You will need an inferential statistical test that works for a numeric outcome an a binary explanatory variable. (There’s only one test that fits this definition.)
You will need to zoom into just cities with the treatment and control group, excluding other cities.
Please follow the directions below.
Task 2.1: The Fukushima Effect
What percentage of residents turned out to vote in the average city on the Fukushima side of the border? How much/less was that than the average city on the other side of the border? Using the infer package, please calculate the appropriate inferential statistic to measure how extreme this difference is.
Task 2.2: The Exclusion Zone Effect
What percentage of residents turned out to vote from the average city located in the exclusion zone? How much/less was that than the average city just outside the exclusion zone? Please calculate the appropriate inferential statistic to measure how extreme this difference is.
Task 2.3: The Tsunami Effect
What percentage of residents turned out to vote from the average city hit by the tsunami? How much/less was that than the average city not hit but just next door?

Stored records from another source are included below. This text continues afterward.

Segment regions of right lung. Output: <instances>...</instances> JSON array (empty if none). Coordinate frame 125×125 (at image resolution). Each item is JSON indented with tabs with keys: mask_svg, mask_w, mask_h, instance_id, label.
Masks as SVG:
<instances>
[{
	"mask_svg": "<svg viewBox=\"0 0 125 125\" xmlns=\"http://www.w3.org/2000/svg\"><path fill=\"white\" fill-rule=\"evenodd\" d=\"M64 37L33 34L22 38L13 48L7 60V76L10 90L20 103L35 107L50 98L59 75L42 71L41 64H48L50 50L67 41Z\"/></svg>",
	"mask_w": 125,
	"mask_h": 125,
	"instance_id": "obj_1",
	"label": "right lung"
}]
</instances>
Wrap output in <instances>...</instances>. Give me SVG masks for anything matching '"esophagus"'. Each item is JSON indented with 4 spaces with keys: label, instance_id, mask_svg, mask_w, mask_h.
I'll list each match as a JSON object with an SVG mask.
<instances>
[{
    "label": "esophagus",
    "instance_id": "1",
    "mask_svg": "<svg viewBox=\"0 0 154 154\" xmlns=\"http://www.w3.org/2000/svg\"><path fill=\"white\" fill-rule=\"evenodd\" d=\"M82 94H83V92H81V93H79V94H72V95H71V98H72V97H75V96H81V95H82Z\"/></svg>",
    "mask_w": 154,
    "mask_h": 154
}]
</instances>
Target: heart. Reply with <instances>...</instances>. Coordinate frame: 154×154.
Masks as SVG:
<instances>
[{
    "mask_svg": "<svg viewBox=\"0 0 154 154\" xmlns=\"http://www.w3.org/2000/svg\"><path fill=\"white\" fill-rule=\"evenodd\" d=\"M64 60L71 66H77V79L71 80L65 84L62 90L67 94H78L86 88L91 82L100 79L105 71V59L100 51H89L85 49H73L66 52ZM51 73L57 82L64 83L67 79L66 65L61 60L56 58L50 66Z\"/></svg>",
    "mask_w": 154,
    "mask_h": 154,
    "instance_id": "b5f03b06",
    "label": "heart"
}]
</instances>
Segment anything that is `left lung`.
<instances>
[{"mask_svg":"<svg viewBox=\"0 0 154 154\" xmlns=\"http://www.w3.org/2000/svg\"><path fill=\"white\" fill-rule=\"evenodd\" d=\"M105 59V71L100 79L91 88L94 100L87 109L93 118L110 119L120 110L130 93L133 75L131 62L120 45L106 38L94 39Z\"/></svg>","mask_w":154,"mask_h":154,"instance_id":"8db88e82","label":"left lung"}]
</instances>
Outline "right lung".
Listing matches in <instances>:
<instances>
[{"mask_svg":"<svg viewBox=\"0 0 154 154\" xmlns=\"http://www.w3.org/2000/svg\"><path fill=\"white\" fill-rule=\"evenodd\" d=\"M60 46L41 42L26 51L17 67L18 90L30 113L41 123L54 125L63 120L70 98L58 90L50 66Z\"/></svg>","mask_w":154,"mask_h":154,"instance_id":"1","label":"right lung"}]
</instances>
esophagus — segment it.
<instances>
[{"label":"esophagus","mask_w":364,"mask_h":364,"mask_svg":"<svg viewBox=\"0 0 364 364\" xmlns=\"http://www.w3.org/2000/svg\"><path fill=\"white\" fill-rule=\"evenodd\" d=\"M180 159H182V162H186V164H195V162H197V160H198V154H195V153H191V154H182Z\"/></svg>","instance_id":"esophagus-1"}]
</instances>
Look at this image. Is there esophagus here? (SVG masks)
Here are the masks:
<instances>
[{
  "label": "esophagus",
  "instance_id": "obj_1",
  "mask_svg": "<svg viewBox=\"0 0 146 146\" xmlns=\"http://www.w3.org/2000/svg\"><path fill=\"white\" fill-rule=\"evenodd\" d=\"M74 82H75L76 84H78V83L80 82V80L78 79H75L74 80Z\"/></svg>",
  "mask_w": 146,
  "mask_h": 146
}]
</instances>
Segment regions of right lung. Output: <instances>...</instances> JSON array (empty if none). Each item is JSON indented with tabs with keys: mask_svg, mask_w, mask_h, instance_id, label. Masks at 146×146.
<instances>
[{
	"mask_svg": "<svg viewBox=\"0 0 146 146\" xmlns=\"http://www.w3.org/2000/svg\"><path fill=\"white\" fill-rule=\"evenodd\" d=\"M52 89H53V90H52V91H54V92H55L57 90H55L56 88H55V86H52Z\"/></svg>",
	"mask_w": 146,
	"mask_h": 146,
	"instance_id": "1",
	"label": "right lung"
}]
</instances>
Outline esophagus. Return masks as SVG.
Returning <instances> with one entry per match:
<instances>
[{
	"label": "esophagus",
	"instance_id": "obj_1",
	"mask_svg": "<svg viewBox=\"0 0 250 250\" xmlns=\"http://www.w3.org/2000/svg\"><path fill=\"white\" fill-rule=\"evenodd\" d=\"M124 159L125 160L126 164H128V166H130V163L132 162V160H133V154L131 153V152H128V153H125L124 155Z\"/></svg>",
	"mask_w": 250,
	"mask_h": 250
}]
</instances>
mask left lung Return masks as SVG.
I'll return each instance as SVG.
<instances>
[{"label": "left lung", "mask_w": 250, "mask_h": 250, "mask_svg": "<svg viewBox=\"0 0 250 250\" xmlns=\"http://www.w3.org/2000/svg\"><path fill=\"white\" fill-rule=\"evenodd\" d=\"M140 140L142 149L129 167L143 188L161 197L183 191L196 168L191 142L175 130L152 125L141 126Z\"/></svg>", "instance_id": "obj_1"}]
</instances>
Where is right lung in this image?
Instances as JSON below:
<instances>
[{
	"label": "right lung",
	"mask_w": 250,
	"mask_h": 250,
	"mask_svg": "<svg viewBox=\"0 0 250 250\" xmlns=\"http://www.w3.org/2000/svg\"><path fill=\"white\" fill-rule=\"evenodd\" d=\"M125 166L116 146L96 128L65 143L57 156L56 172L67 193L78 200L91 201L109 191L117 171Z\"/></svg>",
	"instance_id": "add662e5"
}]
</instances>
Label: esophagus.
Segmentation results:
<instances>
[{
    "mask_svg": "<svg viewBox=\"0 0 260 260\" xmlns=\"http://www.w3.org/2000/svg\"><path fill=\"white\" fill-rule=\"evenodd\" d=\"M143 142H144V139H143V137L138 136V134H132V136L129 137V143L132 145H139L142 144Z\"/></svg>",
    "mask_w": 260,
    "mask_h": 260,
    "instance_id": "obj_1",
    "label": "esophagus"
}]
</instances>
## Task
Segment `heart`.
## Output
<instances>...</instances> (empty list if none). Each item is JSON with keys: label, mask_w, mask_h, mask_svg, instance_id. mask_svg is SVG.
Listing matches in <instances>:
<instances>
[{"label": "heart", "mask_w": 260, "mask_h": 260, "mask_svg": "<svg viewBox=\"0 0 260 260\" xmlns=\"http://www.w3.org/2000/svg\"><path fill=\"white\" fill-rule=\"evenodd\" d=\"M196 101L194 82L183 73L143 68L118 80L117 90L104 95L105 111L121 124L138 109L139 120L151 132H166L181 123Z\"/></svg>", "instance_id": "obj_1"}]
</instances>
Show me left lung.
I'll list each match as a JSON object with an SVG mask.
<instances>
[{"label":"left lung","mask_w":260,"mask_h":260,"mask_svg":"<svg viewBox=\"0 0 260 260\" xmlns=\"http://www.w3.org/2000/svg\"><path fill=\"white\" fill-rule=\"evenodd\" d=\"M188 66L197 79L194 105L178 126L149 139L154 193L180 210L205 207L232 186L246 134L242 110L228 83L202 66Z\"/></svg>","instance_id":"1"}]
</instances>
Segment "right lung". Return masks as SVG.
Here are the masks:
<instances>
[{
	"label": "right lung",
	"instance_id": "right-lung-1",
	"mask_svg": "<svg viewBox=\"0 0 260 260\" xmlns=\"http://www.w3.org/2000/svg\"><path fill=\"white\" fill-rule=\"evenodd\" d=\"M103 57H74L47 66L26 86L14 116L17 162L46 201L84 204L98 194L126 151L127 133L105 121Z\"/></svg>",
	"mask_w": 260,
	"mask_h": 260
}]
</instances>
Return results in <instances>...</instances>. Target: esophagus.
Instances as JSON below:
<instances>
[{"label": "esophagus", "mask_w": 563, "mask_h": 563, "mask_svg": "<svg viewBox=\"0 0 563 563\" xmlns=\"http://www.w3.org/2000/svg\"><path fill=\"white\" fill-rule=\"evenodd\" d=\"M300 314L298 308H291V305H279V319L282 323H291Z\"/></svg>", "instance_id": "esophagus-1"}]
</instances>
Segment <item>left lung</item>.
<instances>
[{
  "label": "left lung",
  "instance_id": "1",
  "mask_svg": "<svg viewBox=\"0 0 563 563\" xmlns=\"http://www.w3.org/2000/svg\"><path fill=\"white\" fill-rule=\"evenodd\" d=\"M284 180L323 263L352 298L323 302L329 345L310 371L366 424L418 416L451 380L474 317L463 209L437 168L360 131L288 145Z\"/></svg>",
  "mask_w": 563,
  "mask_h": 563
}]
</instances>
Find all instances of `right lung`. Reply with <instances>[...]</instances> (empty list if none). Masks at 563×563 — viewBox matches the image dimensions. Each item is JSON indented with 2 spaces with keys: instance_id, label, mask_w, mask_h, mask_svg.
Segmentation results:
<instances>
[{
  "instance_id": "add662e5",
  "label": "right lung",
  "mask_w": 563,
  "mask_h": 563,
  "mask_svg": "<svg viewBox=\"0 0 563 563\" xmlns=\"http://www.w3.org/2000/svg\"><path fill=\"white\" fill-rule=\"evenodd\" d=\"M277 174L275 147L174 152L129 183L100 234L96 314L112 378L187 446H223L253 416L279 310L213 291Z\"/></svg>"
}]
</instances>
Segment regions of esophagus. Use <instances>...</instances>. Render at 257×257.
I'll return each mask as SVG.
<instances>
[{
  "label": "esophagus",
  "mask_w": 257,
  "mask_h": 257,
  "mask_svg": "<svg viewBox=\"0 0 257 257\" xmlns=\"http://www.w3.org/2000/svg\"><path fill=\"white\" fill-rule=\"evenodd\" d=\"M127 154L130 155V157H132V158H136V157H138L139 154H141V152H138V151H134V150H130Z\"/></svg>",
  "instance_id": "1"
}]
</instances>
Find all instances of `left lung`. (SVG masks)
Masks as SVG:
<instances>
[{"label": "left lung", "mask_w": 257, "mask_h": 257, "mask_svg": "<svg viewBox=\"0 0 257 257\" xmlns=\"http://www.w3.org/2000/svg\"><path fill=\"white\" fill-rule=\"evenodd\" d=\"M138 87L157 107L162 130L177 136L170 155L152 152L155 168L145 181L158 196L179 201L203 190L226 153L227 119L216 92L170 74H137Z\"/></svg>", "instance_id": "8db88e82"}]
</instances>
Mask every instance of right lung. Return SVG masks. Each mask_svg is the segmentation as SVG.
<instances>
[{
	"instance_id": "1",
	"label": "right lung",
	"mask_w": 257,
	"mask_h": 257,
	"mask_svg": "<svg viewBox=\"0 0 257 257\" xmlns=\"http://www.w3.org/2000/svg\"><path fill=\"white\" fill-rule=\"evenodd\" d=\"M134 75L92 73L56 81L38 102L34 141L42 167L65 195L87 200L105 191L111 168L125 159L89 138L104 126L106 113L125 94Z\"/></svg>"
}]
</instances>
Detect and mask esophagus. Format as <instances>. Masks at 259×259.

Please calculate the appropriate inferential statistic to measure how extreme this difference is.
Task 3: Disaster Effects in 2015
Next, please repeat your analysis from Task 2, but this time examine these communities in 2015!
Which treatment had the greatest effect in 2011? How about in 2015? Why do you think that is?
Task 4: Visualize!
Please visualize 2 of your most interesting effects. Please use different visualization styles in each. At least 1 visual should use entire distributions (eg. jitter, violin, histogram, density, boxplots), not just the average (bar, line, point). Please add colors, labels, and themes to your graph.
Write a short summary describing what they show.
Congrats! You’re done! You just did three matching experiments, over two time periods, on real world data!